The Bank of England held its main interest rate at the record low of 0.1 per cent on Thursday and stuck with its £895 billion stimulus measures despite fears about rising inflation.
While the Monetary Policy Committee (MPC) voted to keep the central bank’s ultra-loose monetary policy settings in place, there was a shift in tone on the outlook for the economy.
The BoE said developments over the past month have strengthened the case made in August that some tightening of monetary policy could be necessary to meet the central bank's 2 per cent inflation target sustainably in the medium term.
But the MPC said that "considerable uncertainties remain", with policymakers led by Governor Andrew Bailey unanimously agreeing that any future tightening should start with an interest-rate increase.
“There was increasing evidence from a range of global and domestic cost and price indicators that inflationary pressures were likely to persist,” the minutes of the MPC meeting said. “These members judged that, with the existing policy stance, inflation was likely to remain above the 2 per cent target in the medium term.”
With supply chain challenges, staff shortages and surging energy prices hampering business activity, Britain’s private sector lost more momentum in September with the IHS Markit/CIPS flash Composite Purchasing Managers' Index dropping for a fourth consecutive month in September to its lowest reading since February.
Meanwhile, the latest ONS Business insights survey showed that in late August almost one in five businesses were either not able to get the materials, goods or services they needed from within the UK, or were forced to change suppliers or find other alternatives.

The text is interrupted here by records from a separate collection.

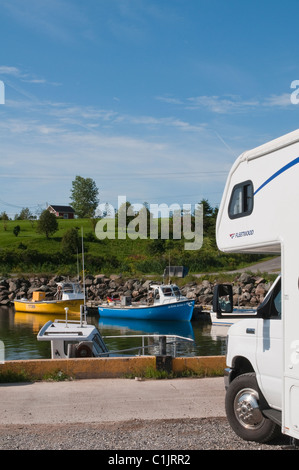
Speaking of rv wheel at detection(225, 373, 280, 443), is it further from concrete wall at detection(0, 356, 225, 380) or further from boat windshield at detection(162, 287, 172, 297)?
boat windshield at detection(162, 287, 172, 297)

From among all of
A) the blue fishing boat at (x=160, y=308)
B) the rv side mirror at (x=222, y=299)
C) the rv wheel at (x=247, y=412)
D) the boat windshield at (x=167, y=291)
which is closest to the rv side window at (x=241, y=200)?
the rv side mirror at (x=222, y=299)

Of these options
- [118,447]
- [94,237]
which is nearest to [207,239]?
[94,237]

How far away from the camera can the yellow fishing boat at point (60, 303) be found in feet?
166

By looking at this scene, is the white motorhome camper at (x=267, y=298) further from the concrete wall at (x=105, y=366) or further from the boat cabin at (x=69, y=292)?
the boat cabin at (x=69, y=292)

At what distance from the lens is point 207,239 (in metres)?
69.1

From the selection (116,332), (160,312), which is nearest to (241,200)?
(116,332)

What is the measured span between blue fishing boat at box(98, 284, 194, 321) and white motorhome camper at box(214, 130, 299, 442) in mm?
35774

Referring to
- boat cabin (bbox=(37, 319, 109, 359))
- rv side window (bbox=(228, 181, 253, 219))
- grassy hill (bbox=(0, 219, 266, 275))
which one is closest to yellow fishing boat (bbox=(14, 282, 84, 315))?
grassy hill (bbox=(0, 219, 266, 275))

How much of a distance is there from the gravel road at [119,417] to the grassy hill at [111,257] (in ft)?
161

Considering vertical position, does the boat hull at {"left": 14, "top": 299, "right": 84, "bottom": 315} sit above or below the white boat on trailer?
below

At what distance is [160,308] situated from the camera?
44.4 meters

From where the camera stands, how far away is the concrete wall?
1216 centimetres

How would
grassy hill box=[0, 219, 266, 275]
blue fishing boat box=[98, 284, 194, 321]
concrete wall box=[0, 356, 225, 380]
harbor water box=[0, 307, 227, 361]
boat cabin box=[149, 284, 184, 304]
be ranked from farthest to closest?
grassy hill box=[0, 219, 266, 275] < boat cabin box=[149, 284, 184, 304] < blue fishing boat box=[98, 284, 194, 321] < harbor water box=[0, 307, 227, 361] < concrete wall box=[0, 356, 225, 380]

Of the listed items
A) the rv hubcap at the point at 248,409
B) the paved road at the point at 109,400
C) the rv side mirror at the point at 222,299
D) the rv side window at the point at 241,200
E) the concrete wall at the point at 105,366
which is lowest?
the paved road at the point at 109,400
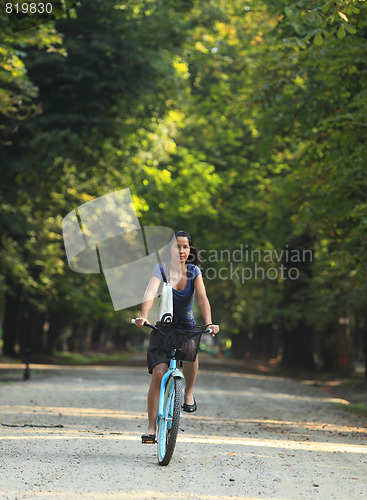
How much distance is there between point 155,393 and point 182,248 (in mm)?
1471

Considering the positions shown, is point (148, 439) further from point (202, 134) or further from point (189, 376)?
point (202, 134)

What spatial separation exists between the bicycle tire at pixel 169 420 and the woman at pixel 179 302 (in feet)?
0.90

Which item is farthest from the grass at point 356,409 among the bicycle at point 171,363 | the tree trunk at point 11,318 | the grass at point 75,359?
the grass at point 75,359

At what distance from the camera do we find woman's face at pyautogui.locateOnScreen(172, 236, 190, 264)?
23.9 ft

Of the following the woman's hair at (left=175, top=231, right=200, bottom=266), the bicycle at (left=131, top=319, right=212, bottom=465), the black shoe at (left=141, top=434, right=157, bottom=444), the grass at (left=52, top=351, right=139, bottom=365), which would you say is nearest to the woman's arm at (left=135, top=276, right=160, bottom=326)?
the bicycle at (left=131, top=319, right=212, bottom=465)

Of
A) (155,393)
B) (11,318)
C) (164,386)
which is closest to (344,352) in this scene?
(11,318)

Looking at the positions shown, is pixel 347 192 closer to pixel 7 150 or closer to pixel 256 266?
pixel 7 150

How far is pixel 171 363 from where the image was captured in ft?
23.1

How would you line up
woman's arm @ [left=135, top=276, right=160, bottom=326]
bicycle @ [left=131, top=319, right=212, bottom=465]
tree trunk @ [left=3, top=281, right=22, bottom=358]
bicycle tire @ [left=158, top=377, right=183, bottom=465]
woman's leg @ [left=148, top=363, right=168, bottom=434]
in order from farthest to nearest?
tree trunk @ [left=3, top=281, right=22, bottom=358]
woman's leg @ [left=148, top=363, right=168, bottom=434]
woman's arm @ [left=135, top=276, right=160, bottom=326]
bicycle @ [left=131, top=319, right=212, bottom=465]
bicycle tire @ [left=158, top=377, right=183, bottom=465]

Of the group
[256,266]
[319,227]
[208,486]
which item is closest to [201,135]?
[256,266]

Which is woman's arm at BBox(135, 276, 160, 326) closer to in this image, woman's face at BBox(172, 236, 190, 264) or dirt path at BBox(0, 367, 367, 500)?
woman's face at BBox(172, 236, 190, 264)

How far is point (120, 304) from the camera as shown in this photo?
39500 millimetres

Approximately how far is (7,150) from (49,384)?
20.4ft

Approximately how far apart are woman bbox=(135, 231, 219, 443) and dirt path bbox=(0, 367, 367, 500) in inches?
22.0
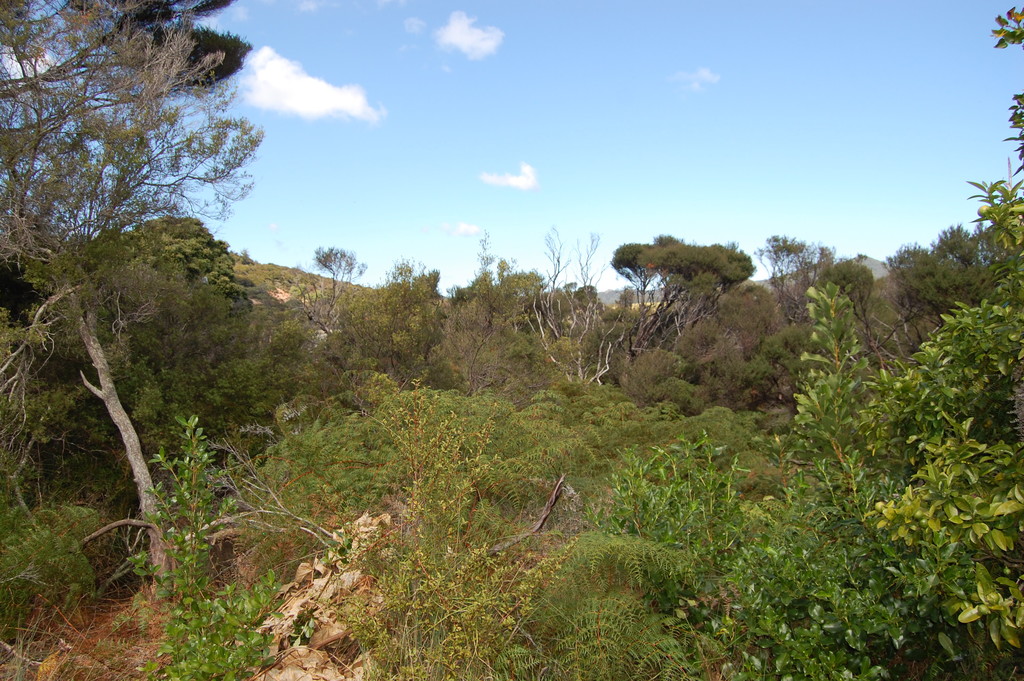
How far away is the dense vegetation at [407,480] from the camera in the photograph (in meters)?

Susannah Streeter, senior investment and markets analyst at Hargreaves Lansdown, said given the challenges the UK economy faces at the moment, it is no surprise the BoE opted "for the least worst option which right now is to do nothing, and make no changes to monetary policy".
"The fact that there was unanimous agreement around the table at the monetary policy committee not to raise rates highlights the conundrum facing policymakers," Ms Streeter said.
"They have a particularly difficult puzzle to piece together right now because rising prices are now acting as a drag on the economic recovery, which limits their room for immediate manoeuvre on action to curb soaring inflation. In just a month pressures have mounted so much that the bank is now downgrading its forecast of economic growth for the third quarter by 1 per cent."
Meanwhile, the MPC's seven-to-two vote to keep the bond-buying target unchanged highlights the committee's "growing hawkish tilt", according to Stuart Cole, chief macroeconomist at stockbroker Equiti Capital, which suggests the case for a policy tightening "is growing".
Mr Cole said the key to any BoE move will be the evolution of the labour market over the next six months and “whether or not the ending of the jobs furlough scheme this month triggers a rise in joblessness and takes additional spending out of the economy”.
Traders brought forward wagers on a BoE rate hike to 0.25 per cent with money markets now seeing a 15-basis-point increase in March 2022, having priced it for May before Thursday’s meeting.
They still see a further quarter of a percentage point rise to 0.5 per cent in November 2022.
While the central bank traditionally shifts its key interest rate by multiples of 25 basis points, it last cut rates by 15 basis points in March 2020, at the height of the coronavirus pandemic. If officials wanted to raise rates, a move back to 0.25 per cent is seen by strategists as the likely first step.
Laith Khalaf, head of investment analysis at AJ Bell, said a record jump in inflation has not stirred BoE policy makers, who are steadfastly maintaining the mantra that price rises are transitory.
"That doesn’t mean they will be short-lived however. The bank expects inflation to hit 4 per cent this winter and still to be above 3 per cent this time next year, so consumer pockets and cash savings are still going to take a big hit. The bank has also conceded that the gas price crunch has elevated inflationary risks heading into 2022," Mr Khalaf said.
Early November will be the next tipping point to cause markets to pause for breath, he said, as both the US Federal Reserve and the BoE could set out their tightening plans.
"Fed chairman Jay Powell has indicated that QE tapering could easily begin at the November meeting, and the BoE will finally have employment data to look at that isn’t distorted by the furlough scheme," Mr Khalaf said.
"Until then, central banks are still playing the same tune, and investors are happy to keep on dancing, with little regard to what happens when the music stops. But if central banks do signal tighter policy at the beginning of November, we can expect some fireworks.”